La jeune femme, intriguée, mit pied à terre. Elle s'avança vers les larges flaques d'eau qui émaillaient les lieux. Elle se pencha sur l'une d'elle et attrapa quelque chose qui y flottait, puis se redressa et l'agita devant ses compagnons, en déclarant :
— Il n'y a pas de démons, seulement des morceaux.
Obro, perplexe s'étonna :
— Qu'est-ce qui les a décimés ?
Evalane laissa retomber dans la flaque ce qu'elle tenait en main. Le fragment de chair démoniaque commença à se dissoudre dans l'eau, laissant la cavalière bouche-bée.
Lorac à son tour descendit de cheval. Il rejoignit la sœur de Dokar. Il s'accroupit, plongea la main dans la flaque et constata :
— Ce n'est que de l'eau.
Il se redressa et ajouta :
— C'est cela leur point faible ! Cela fait des mois que nous nous demandons comment en venir à bout, et c'est aussi simple que ça.
Evalane objecta :
— Cela fait aussi des mois que l'eau se raréfie, parce qu'il ne pleut plus... Jusqu'à ces derniers jours.
Elle renchérit :
— La détérioration de la mer de Békali, s'explique enfin ! Elle est devenue inhospitalière et acide.
Obro en déduisit :
— C'est un sortilège, un puissant sortilège qui a changé notre monde.

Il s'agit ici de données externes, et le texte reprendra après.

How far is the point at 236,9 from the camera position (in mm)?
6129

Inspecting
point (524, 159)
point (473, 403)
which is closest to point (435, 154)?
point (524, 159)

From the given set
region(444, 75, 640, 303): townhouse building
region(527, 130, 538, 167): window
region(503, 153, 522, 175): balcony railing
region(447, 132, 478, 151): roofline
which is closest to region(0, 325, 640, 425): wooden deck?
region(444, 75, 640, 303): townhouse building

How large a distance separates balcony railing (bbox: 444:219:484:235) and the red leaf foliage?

Lorac se mit à marcher tout en examinant les lieux. Il se baissa plusieurs fois pour examiner des traces plutôt insolites, pour lui, en tous les cas. Quand il retourna auprès des autres cavaliers, ce fut pour dire :
— Il y avait un animal ici. Il s'est fait un bon dîner de malfaisants.
L'attention d'Obro fut totale. Il demanda :
— Quel type d'animal, selon toi ?
— Du genre que je ne connais pas. Il aurait les pattes arrière palmées, celles de devant seraient munies de longues griffes extrêmement tranchantes. En résumé, c'est un animal qui prise tout particulièrement, pour ses repas, les têtes de démons.
Obro se troubla. Lorac le remarquant déclara :
— Je ne connais pas cet animal, mais j'ai l'impression que toi, ça te dit quelque chose.
Obro soupira. Il proposa :
— Retournons voir Monseigneur.
Il fixa Evalane en précisant :
— Si cela vous convient, Milady.
Elle rétorqua :
— Avant cela, dis-moi ce que tu sais sur cet animal. Nous partirons après.
Obro hésita. Il regarda Lorac qui était aussi en attente d'informations. La jeune femme sur un ton sec, insista :
— J'attends, cavalier Obro.
Ce dernier avoua enfin :
— Je pense que c'est un Kurior.
Lorac s'exclama :
— Un chercheur d'eau, c'est évident. Ceci dit, les écrits liturgiques anciens l'attachent le plus souvent à la maison infernale. Si c'est réellement le cas, pourquoi détruirait-il les démons ?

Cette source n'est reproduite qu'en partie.